Kerja sama antara Pemprov Jatim dan Australia juga melibatkan pertukaran pengalaman dan pengetahuan dalam manajemen bencana. Pemerintah Australia memberikan dukungan teknis dalam menyusun kurikulum pelatihan relawan, serta berbagi pendekatan inovatif dalam pengelolaan sumber daya lokal. "Australia telah memberikan kontribusi yang signifikan dalam mengembangkan strategi mitigasi bencana di Jatim," tambah Khofifah.
Program SIAP SIAGA dirancang untuk menjangkau seluruh wilayah Jatim, terutama daerah dengan risiko bencana tinggi.

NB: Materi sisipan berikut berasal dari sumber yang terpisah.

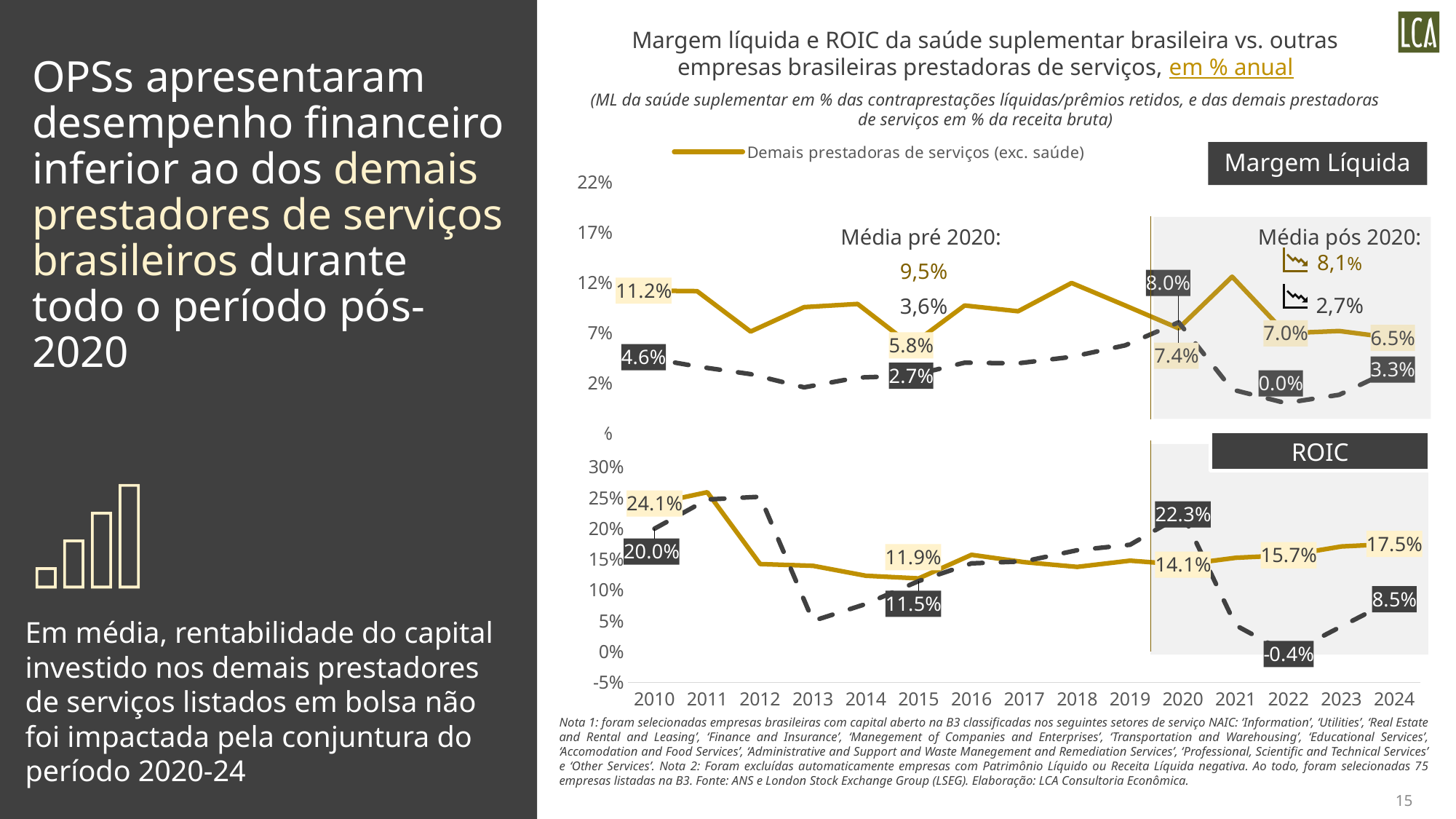
In the Margem Líquida chart, what is the difference between the 2024 values of the gold line (6.5%) and the dashed line (3.3%)? 3.2 percentage points In the Margem Líquida chart, which series has the higher value in 2020: the gold 'Demais prestadoras' line or the dark dashed line? The dark dashed line In the ROIC chart, does the dark dashed line rise or fall from 2020 to 2022? Fall In the Margem Líquida chart, what is the value of the dark dashed line in 2022? 0.0% How many years are shown on the x axis of the charts? 15 In the ROIC chart, is the value of the dark dashed line in 2013 greater or less than 10%? less In the Margem Líquida chart, what is the 'Média pré 2020' shown for the gold 'Demais prestadoras de serviços' line? 9,5% In the ROIC chart, what is the value of the 'Demais prestadoras de serviços (exc. saúde)' line in 2024? 17.5% What type of chart is used for the Margem Líquida and ROIC panels? Line chart In the Margem Líquida chart, what is the value of the 'Demais prestadoras de serviços (exc. saúde)' line in 2010? 11.2% In the ROIC chart, which series has the higher value in 2022: the gold 'Demais prestadoras' line or the dark dashed line? Demais prestadoras de serviços (exc. saúde) In the ROIC chart, what is the value of the dark dashed line in 2020? 22.3%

Dukungan Australia tidak hanya berupa sumber daya manusia, tetapi juga bantuan finansial dan alat bantu seperti sistem monitoring cuaca, perangkat lunak manajemen darurat, dan pendidikan komunitas. Gubernur menekankan bahwa inisiatif ini akan memberikan dampak jangka panjang, karena masyarakat menjadi lebih waspada dan terlatih dalam menghadapi berbagai skenario bencana.
Di samping itu, Pemprov Jatim juga berkomitmen untuk memastikan bahwa kerja sama ini berkelanjutan. Upaya ini melibatkan pengawasan terhadap pelaksanaan program, serta evaluasi berkala untuk menyesuaikan dengan kebutuhan masyarakat. "Kemitraan dengan Australia adalah langkah penting dalam memperkuat sistem mitigasi bencana di Jatim, yang akan menjadi contoh bagi provinsi lain," tambah Khofifah.
Peluncuran program ini menjadi bukti bahwa Pemprov Jatim semakin proaktif dalam menghadapi tantangan bencana. Dengan pendekatan yang lebih holistik, program ini diharapkan tidak hanya meningkatkan kesiapsiagaan, tetapi juga mendorong kemandirian masyarakat dalam mengelola risiko yang ada. Selain itu, Pemprov Jatim juga berharap dapat memperluas kerja sama dengan negara-negara lain untuk membangun sistem yang lebih kuat dan inklusif.
Peningkatan Kapasitas Relawan Desa
Salah satu aspek kunci dari program SIAP SIAGA adalah penguatan kapasitas relawan di tingkat desa. Relawan dianggap sebagai pilar utama dalam membentuk Desa Tangguh Bencana, karena mereka adalah orang pertama yang bertindak saat bencana terjadi. "Pelatihan relawan tidak hanya memberikan keterampilan, tetapi juga membangun sikap proaktif masyarakat dalam menghadapi krisis," jelas Khofifah.
Kerja sama dengan Australia membawa peluang untuk menghadirkan metode pelatihan yang lebih modern dan efektif. Relawan akan diberikan pelatihan terstruktur, termasuk simulasi bencana, pengenalan risiko lokal, dan koordinasi dengan pihak terkait. Dengan adanya relawan yang siap dan terlatih, Pemprov Jatim berharap dapat menurunkan jumlah korban yang terjadi dalam bencana, sekaligus meningkatkan efisiensi dalam proses pemulihan.
Upaya ini juga dilengkapi dengan pengembangan sistem informasi dan komunikasi yang memudahkan relawan dalam berkoordinasi. Australia memberikan bantuan teknologi yang akan membantu pengelolaan data bencana, pemantauan lingkungan, dan pemberian informasi kepada masyarakat. "Kolaborasi ini memberikan kemudahan dalam mengakses informasi real-time, yang sangat penting untuk respons darurat yang cepat," katanya.
Dengan memperkuat kemitraan dengan Australia, Pemprov Jatim berharap dapat menciptakan model mitigasi bencana yang bisa diadopsi oleh daerah lain di Indonesia. Program ini juga menekankan pentingnya partisipasi masyarakat dalam membangun ketangguhan, karena bencana tidak hanya menjadi tantangan pemerintah, tetapi juga tanggung jawab bersama masyarakat setempat. "Ketangguhan bencana adalah kebutuhan, bukan pilihan," pungkas Khofifah.